We adopted a case-control study design including all singleton offspring born in Denmark from January 1, 1982 through December 31, 2000 with a reported diagnosis of ASD (ICD-8 codes 299, ICD-10 codes F84) in the Danish Psychiatric Central Register and with a corresponding amniotic fluid sample in a historic birth cohort (HBC) kept and maintained at Statens Serum Institute (SSI) in Copenhagen . Controls were randomly selected from the HBC and frequency matched to cases by sex and year of birth. Perinatal data were retrieved from the Medical Birth Register and The Danish National Hospital Register (DNHR). Amniotic fluid samples from 414 singleton cases and 820 singleton controls were analyzed for seven cytokines using Luminex xMAP technology. Case-control differences in biomarker levels were assessed as continuous measures (Tobit censored regression model) or dichotomized at below the 10th percentile or above the 90th percentile cutpoints derived from control biomarker distributions (logistic regression).

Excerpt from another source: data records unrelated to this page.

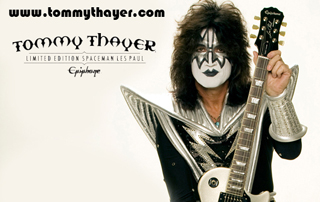 tommy-thayer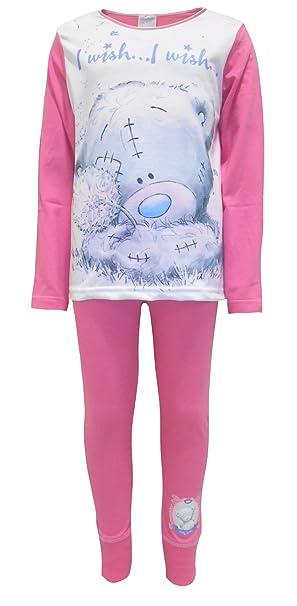 TDP Textiles - Pijama - relaxed - Manga Larga - para niña Rosa 6 años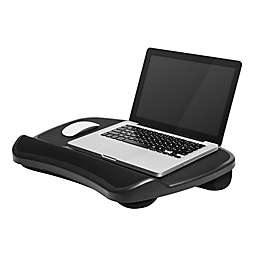 XL Laptop Lap Desk in Black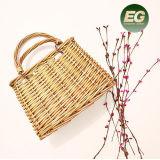 O verão novo do projeto ensaca a bolsa de bambu de tecelagem do Satchel da palha do Rattan do Knit gama alta com laço T114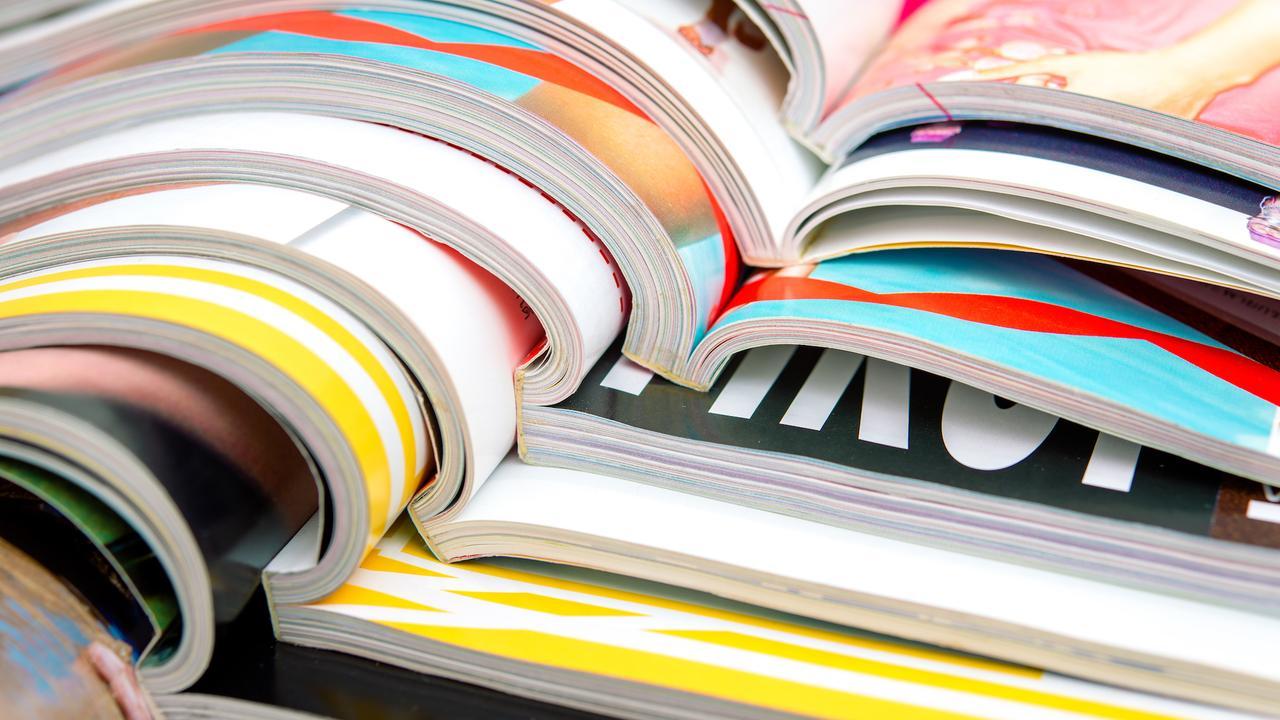 Leseliste Startbild Magazine Shutterstock 08112015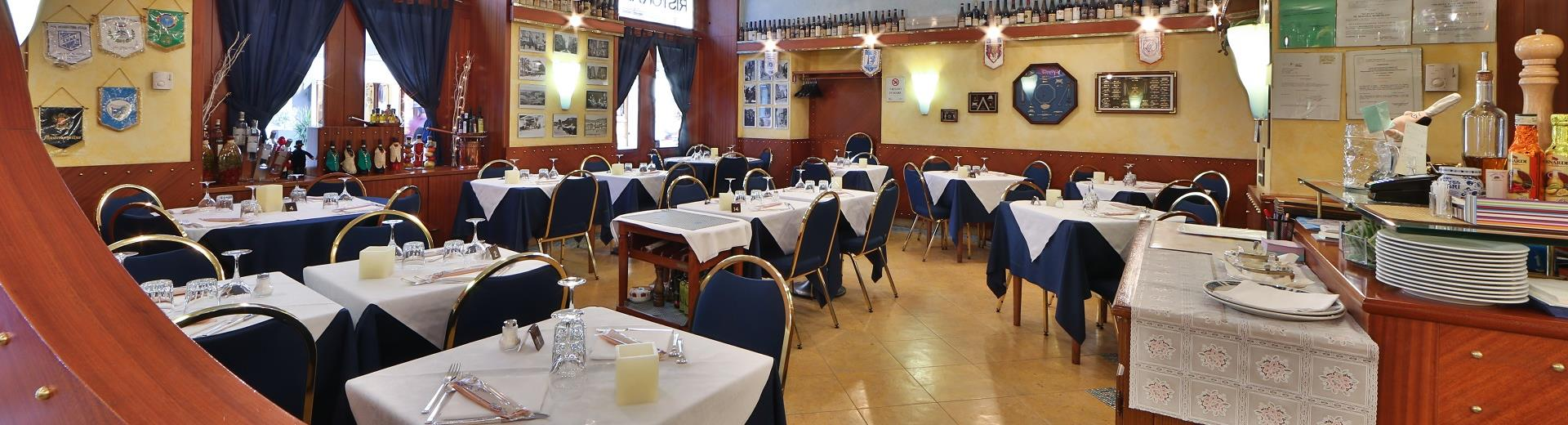 Choose our hotel restaurant 4 star hotel in Sanremo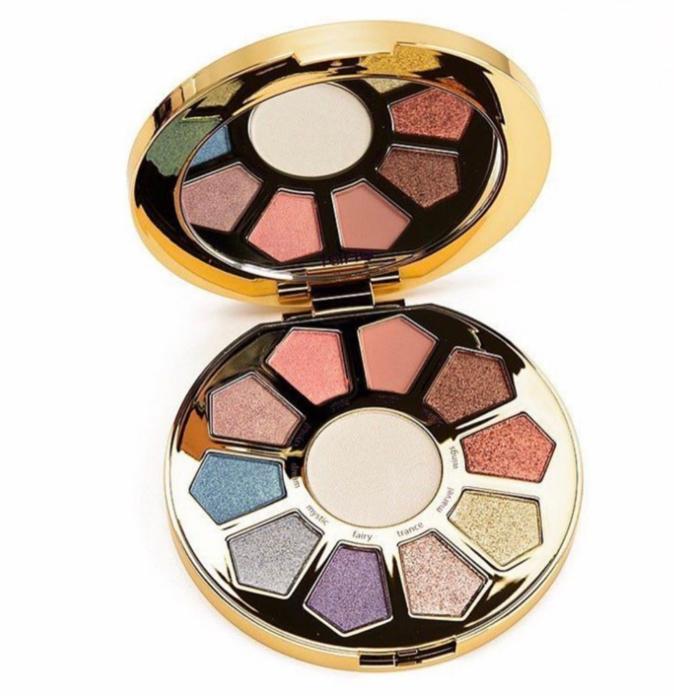 Maquillage qualitatif et pas cher : Les produits de la marque Tarte Cosmetics
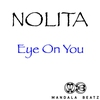 Couverture de l'album Eye On You (Remixes) - EP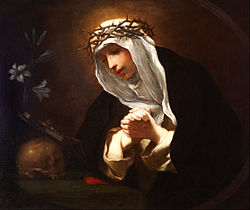 Franceschini, Baldassare - St Catherine of Siena - Google Art Project.jpg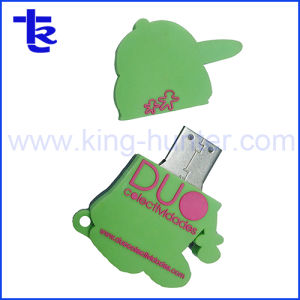 Silicio de goma personalizados en PVC unidad Flash USB unidad USB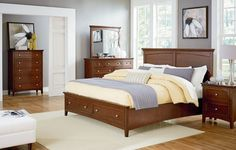 Cooperstown Queen Bedroom Set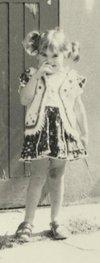 Agnès LEVARDON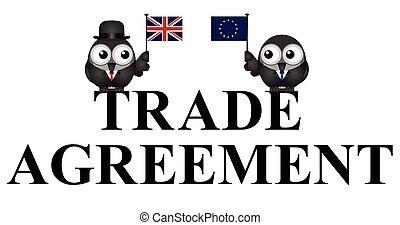 Comical UK EU Trade Agreement - Comical United Kingdom ...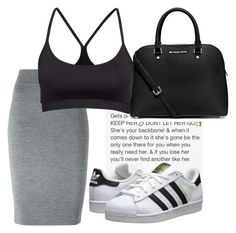 """"""""""" by kimah101 ❤ liked on Polyvore featuring adidas Originals, MICHAEL Michael Kors, Alexander McQueen and Filippa K"""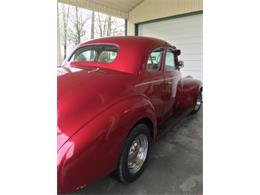 1940 Oldsmobile Street Rod (CC-1296274) for sale in Cadillac, Michigan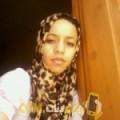 أنا فدوى من اليمن 27 سنة عازب(ة) و أبحث عن رجال ل التعارف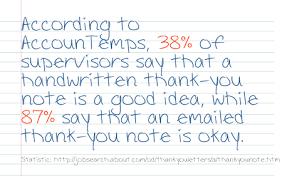 should you send a handwritten thank you note after a job interview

MIA was assessed through utilizing the DNHR for different intrauterine maternal infection/inflammation diagnoses.

Results:

There was a significantly increased risk for ASD overall with elevated TNFα [elevated 90th percentile OR=1.63 (95% CI 1.13 - 2.36)]. This pattern was mainly seen for TNFα in girls [2.85(1.28-6.35)]. TNFα was still significantly different in cases compared to controls when controlling for any intrauterine maternal infections diagnoses. We found no significant association between ASD and maternal intrauterine infections/inflammation retrieved from the DNHR in our study population.

Conclusions:  

Children later diagnosed with ASD are more likely to have levels of TNFα falling in the upper centile of the distribution of this biomarker in children without ASD. This pattern of TNFα may reflect either a response to an adverse environmental stimulus, specifically MIA, which is possibly contributing to the development of ASD or an inherent dysregulation of this immune biomarker later diagnosed with ASD.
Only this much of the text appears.